Dataset<Row> df = spark.read().format("csv").load(path);
        df.foreach((ForeachFunction<Row>) row ->
    {
        String df_col_val = (String) row.get(6);
        System.out.println(row.get(6));
        if(df_col_val.length() > 5){
            df_col_val = df_col_val.substring(0, df_col_val.length() - 5 + 1); //NOT NULL
        }
        System.out.println(df_col_val); 
        String cluster_val = (String) jo.get(df_col_val); //NOT NULL
        System.out.println(cluster_val);
        df.withColumn("cluster", df.col(cluster_val));  // NULL POINTER EXCEPTION. WHY?

        df.show();

    });

So mostly I need help reading dataset row by row and perform the subsequent operations as above. Unable to find much references online. Please refer me to correct sources if possible. Also, if there is a shorthand way of doing this, let me know.

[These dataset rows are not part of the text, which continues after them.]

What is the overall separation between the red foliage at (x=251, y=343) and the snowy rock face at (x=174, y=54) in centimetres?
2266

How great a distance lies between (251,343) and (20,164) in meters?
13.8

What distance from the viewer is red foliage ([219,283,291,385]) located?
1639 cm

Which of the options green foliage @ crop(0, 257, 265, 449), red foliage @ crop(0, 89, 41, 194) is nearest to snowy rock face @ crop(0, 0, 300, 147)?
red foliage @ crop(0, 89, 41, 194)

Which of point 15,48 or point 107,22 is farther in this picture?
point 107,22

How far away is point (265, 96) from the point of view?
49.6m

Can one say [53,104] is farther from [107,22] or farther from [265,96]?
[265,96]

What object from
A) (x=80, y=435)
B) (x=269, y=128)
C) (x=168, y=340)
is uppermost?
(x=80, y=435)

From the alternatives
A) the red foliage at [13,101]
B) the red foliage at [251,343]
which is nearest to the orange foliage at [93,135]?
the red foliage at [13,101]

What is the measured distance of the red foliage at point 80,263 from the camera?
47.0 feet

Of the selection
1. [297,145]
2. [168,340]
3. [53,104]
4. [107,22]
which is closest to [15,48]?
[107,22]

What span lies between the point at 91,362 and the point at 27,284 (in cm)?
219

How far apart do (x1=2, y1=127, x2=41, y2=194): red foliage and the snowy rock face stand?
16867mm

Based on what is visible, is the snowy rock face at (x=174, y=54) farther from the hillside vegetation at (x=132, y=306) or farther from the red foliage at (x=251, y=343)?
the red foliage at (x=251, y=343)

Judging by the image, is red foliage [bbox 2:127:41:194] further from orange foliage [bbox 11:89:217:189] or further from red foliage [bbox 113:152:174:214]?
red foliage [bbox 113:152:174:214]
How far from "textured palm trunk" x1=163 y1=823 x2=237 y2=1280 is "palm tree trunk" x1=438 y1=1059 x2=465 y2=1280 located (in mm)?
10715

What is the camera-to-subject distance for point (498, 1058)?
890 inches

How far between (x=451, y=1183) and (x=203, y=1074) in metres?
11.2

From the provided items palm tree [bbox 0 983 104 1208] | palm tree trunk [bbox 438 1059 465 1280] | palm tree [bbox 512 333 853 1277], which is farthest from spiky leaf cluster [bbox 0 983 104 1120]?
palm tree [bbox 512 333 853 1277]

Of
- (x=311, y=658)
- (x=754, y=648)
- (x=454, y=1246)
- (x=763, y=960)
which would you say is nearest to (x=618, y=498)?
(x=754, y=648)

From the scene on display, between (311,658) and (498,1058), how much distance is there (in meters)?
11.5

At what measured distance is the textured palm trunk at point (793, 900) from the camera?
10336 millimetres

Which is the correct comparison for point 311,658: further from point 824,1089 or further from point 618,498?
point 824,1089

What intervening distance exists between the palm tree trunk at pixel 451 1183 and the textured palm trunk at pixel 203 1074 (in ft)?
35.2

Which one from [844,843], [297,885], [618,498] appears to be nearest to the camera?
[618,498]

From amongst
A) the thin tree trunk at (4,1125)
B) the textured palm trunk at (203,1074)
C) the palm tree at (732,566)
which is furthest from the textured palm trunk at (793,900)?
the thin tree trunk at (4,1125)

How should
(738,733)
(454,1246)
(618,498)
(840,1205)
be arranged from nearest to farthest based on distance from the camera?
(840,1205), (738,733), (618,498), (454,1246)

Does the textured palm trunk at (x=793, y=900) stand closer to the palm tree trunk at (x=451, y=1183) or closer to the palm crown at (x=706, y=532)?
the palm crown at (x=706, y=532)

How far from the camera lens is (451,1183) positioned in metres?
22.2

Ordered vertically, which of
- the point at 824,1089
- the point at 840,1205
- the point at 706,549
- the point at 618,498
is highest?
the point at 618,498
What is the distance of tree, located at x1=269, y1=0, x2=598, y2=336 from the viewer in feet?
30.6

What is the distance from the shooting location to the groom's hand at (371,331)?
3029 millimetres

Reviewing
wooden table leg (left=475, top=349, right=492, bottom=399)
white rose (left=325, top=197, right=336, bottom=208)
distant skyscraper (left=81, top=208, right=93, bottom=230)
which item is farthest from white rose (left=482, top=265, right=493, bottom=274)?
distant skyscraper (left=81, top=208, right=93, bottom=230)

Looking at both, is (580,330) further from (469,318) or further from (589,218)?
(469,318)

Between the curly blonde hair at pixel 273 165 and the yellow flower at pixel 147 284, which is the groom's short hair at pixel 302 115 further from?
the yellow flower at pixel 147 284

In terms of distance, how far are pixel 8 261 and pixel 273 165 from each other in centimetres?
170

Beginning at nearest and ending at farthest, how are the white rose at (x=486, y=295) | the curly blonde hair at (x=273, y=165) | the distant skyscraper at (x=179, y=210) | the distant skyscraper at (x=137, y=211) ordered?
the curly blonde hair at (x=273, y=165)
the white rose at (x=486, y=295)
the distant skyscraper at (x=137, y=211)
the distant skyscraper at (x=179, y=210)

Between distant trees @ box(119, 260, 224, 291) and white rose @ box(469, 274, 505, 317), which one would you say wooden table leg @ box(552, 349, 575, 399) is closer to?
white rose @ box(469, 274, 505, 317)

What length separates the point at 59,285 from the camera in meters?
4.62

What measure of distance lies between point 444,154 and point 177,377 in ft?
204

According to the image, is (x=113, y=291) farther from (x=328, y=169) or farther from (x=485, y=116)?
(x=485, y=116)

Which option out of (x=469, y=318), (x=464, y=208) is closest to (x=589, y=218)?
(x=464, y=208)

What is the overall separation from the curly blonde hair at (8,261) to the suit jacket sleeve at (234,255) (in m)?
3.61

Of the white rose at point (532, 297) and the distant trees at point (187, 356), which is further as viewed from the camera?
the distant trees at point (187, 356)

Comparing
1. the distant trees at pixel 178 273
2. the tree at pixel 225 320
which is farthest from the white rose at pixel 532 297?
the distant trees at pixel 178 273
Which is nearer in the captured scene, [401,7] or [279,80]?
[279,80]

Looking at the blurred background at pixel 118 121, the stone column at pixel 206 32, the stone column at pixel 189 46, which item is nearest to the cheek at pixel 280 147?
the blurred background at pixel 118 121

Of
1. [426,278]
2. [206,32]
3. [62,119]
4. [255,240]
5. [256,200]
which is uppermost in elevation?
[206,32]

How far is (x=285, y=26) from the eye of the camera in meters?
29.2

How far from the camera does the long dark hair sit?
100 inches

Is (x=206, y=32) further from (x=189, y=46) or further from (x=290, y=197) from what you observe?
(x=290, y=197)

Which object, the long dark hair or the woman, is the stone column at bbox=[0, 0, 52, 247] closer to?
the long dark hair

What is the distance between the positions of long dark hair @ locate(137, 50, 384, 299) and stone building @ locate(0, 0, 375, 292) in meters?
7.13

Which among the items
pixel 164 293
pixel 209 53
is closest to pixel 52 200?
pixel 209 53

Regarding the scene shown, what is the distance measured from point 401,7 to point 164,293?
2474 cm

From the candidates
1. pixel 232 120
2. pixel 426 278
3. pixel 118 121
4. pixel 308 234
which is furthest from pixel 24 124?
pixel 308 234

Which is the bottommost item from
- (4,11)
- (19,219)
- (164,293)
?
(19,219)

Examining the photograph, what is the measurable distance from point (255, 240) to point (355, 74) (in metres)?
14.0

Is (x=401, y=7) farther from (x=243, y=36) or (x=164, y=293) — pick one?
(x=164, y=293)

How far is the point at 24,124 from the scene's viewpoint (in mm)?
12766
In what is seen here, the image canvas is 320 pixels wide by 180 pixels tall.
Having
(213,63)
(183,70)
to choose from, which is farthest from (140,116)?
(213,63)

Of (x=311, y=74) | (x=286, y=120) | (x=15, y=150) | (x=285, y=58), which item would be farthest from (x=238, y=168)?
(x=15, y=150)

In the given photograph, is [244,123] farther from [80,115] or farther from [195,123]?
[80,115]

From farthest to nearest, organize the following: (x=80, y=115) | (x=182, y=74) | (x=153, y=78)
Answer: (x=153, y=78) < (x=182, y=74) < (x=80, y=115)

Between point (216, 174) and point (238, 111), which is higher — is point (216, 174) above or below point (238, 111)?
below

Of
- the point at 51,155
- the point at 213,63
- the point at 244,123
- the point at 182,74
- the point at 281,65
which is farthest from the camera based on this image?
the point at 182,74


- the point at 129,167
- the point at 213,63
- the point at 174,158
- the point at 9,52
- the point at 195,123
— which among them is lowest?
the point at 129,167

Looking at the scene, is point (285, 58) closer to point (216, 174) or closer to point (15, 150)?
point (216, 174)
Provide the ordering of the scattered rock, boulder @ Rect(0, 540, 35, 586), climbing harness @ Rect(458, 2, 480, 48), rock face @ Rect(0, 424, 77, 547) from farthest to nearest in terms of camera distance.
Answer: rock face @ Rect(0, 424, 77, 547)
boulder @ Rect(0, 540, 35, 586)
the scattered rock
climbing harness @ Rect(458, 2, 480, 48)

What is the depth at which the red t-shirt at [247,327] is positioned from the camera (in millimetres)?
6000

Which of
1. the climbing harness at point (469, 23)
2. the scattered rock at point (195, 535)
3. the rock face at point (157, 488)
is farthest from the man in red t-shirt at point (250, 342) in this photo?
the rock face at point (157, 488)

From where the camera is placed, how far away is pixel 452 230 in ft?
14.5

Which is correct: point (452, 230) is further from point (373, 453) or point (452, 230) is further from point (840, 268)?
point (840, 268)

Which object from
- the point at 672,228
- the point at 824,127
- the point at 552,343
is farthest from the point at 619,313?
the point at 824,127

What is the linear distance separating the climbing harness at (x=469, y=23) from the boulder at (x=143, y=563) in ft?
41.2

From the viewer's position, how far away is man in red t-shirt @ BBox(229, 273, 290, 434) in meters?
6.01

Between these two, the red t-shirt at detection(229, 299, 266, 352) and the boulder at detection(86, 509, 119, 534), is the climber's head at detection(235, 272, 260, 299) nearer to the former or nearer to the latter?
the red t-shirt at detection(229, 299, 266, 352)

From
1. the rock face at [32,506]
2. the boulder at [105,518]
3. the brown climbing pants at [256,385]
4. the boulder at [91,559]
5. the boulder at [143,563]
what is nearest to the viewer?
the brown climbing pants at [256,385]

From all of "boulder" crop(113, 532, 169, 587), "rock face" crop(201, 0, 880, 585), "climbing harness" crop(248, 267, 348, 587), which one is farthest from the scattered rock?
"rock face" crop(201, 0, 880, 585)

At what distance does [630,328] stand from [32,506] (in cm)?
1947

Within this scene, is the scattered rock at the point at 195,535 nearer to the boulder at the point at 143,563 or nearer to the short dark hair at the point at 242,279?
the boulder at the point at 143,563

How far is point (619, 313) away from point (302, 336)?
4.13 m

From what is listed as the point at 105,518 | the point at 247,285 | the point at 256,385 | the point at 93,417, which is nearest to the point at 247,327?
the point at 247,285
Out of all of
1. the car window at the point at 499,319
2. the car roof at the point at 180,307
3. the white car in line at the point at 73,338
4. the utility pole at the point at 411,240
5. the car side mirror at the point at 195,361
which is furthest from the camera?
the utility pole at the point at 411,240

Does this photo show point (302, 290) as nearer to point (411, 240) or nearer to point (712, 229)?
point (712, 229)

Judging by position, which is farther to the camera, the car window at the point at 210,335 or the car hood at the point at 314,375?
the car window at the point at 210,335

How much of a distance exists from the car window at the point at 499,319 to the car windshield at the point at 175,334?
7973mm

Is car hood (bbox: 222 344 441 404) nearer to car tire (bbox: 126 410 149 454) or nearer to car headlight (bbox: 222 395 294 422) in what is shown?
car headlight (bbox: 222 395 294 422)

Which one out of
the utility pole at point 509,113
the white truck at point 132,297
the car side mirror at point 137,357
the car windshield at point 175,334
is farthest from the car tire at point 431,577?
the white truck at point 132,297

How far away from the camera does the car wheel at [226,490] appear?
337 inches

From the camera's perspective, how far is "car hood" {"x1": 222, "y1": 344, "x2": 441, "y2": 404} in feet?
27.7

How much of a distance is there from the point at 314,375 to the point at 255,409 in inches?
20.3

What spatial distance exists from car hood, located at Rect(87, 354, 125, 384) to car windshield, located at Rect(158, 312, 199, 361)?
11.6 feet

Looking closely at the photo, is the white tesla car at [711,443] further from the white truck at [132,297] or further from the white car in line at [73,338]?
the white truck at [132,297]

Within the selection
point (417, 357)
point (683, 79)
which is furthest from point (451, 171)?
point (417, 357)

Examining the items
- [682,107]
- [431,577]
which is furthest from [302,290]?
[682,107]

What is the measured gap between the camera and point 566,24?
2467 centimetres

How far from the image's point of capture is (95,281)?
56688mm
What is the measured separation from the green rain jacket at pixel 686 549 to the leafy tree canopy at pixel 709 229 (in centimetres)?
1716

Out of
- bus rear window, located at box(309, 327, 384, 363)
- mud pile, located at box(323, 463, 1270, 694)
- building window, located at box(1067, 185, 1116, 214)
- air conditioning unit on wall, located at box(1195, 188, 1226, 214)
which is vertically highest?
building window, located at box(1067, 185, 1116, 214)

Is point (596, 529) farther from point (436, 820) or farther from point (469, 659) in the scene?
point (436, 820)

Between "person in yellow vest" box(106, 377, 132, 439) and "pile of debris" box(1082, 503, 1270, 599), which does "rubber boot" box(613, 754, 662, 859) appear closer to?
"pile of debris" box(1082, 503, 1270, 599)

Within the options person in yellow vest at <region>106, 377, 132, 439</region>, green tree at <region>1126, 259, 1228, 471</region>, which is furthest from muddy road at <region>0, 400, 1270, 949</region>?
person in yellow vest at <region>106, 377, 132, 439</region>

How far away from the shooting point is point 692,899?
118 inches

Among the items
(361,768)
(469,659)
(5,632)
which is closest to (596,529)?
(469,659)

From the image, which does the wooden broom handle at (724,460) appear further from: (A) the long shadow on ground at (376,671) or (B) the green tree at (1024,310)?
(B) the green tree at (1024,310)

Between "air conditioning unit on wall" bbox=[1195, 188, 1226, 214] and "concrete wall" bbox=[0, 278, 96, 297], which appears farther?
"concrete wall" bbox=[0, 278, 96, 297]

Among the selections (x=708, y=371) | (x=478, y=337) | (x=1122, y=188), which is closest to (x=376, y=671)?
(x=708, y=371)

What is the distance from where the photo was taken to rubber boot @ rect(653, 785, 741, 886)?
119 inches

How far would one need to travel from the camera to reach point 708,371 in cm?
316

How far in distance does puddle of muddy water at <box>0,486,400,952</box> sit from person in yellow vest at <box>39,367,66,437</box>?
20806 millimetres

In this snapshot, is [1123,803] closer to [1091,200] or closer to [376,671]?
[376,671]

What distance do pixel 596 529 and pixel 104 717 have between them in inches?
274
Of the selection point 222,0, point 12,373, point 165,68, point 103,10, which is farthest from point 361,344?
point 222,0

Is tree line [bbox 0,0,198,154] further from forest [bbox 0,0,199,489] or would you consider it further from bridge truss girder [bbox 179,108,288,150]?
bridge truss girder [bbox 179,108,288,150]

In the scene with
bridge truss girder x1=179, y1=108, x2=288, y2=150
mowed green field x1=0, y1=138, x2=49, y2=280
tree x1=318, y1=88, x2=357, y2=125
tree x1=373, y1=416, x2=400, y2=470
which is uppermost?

So I figured out df.col(cluster_val) is throwing the exception as there is no existing column. How dod you convert the string name of the column to Column type required to pass in withColumn() function pf Dataset

UPDATE:

SO I tried the following and here the new column I am trying to get new col's value using udf but it's null if used like this way:

Dataset<Row> df = spark.read().format("csv").option("header", "true").load(path);

            Object obj = new JSONParser().parse(new FileReader("path to json"));
            JSONObject jo = (JSONObject) obj;

                df.withColumn("cluster", functions.lit((String) jo.get(df.col(df_col_val)))));
        df.show();
1

1 Answers

1
votes

While using df.withColumn needs first argument as column name and second argument as value for this column. If you wants to add new column with name as "cluster" and value as from some json value then you can use "lit" function as lit(cluster_val) where cluster_val holds value.

You have to import "org.apache.spark.sql.functions._" to use lit function.

I hope it helps.